(Items from a dataset)
------------------------------------------------------------------------
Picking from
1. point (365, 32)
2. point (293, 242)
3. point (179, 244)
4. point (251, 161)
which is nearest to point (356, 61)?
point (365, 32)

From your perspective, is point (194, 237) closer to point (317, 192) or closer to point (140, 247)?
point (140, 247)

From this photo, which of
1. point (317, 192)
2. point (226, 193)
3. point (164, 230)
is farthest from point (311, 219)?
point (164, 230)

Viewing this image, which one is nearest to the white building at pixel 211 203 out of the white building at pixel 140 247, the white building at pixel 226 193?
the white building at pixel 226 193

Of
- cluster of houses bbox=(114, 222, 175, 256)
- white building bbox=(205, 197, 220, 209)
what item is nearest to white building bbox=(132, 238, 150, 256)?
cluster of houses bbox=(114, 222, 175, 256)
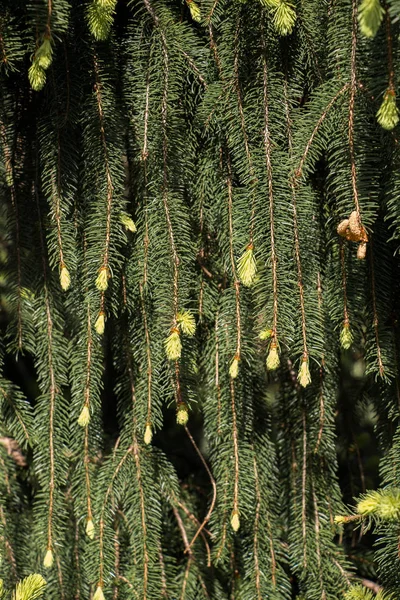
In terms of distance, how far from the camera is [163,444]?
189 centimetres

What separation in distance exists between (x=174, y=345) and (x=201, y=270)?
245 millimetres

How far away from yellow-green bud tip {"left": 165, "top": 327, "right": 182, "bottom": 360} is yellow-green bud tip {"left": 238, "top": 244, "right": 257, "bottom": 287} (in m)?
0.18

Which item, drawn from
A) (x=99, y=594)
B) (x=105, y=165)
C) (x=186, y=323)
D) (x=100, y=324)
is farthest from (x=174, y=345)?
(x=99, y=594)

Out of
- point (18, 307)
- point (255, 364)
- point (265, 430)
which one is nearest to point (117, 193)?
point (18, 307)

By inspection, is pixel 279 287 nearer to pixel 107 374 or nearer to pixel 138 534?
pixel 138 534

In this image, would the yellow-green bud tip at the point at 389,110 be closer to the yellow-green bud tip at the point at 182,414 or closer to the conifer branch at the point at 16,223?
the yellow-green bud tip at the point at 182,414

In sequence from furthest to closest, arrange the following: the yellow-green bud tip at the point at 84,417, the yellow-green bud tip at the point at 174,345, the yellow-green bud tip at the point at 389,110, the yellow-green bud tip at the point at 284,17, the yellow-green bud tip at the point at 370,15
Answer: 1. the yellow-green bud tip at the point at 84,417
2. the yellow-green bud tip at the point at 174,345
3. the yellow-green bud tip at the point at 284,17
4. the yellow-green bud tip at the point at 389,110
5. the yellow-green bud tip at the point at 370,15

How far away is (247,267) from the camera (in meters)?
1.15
------------------------------------------------------------------------
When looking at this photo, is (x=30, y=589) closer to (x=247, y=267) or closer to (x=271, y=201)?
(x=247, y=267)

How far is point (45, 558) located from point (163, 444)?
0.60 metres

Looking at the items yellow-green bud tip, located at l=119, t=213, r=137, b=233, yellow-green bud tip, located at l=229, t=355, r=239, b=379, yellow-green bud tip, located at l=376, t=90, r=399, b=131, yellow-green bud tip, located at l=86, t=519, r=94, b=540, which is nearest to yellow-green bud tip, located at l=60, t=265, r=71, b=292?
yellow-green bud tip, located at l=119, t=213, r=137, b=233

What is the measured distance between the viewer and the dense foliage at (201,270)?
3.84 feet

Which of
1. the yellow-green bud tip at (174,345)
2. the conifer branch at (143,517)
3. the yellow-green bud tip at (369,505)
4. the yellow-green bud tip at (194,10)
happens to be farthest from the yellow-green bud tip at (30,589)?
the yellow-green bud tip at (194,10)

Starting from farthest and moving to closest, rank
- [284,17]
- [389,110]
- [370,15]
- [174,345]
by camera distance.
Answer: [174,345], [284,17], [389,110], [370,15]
------------------------------------------------------------------------
Written request
Can you write out the records from the line with "When looking at" to the line with "Answer: [174,345], [284,17], [389,110], [370,15]", swapping "farthest" for "furthest" and leaving everything else unchanged?

Exercise output
When looking at this photo, is (x=30, y=589) closer to (x=247, y=267) or closer to (x=271, y=201)?
(x=247, y=267)

How far is point (45, 558) located from point (163, 444)?
0.60 metres

Looking at the items yellow-green bud tip, located at l=119, t=213, r=137, b=233, yellow-green bud tip, located at l=229, t=355, r=239, b=379, yellow-green bud tip, located at l=376, t=90, r=399, b=131, yellow-green bud tip, located at l=86, t=519, r=94, b=540, which is nearest to yellow-green bud tip, located at l=60, t=265, r=71, b=292?
yellow-green bud tip, located at l=119, t=213, r=137, b=233

What is the measured distance between the viewer and the dense foliage at (201,270)?
3.84 feet

Which of
1. the yellow-green bud tip at (174,345)
2. the conifer branch at (143,517)
3. the yellow-green bud tip at (369,505)
4. the yellow-green bud tip at (194,10)
happens to be furthest from the yellow-green bud tip at (30,589)?
the yellow-green bud tip at (194,10)

Starting from furthest and moving to closest, rank
- [284,17]
- [389,110]
- [370,15]
- [174,345]
by camera distance.
Answer: [174,345], [284,17], [389,110], [370,15]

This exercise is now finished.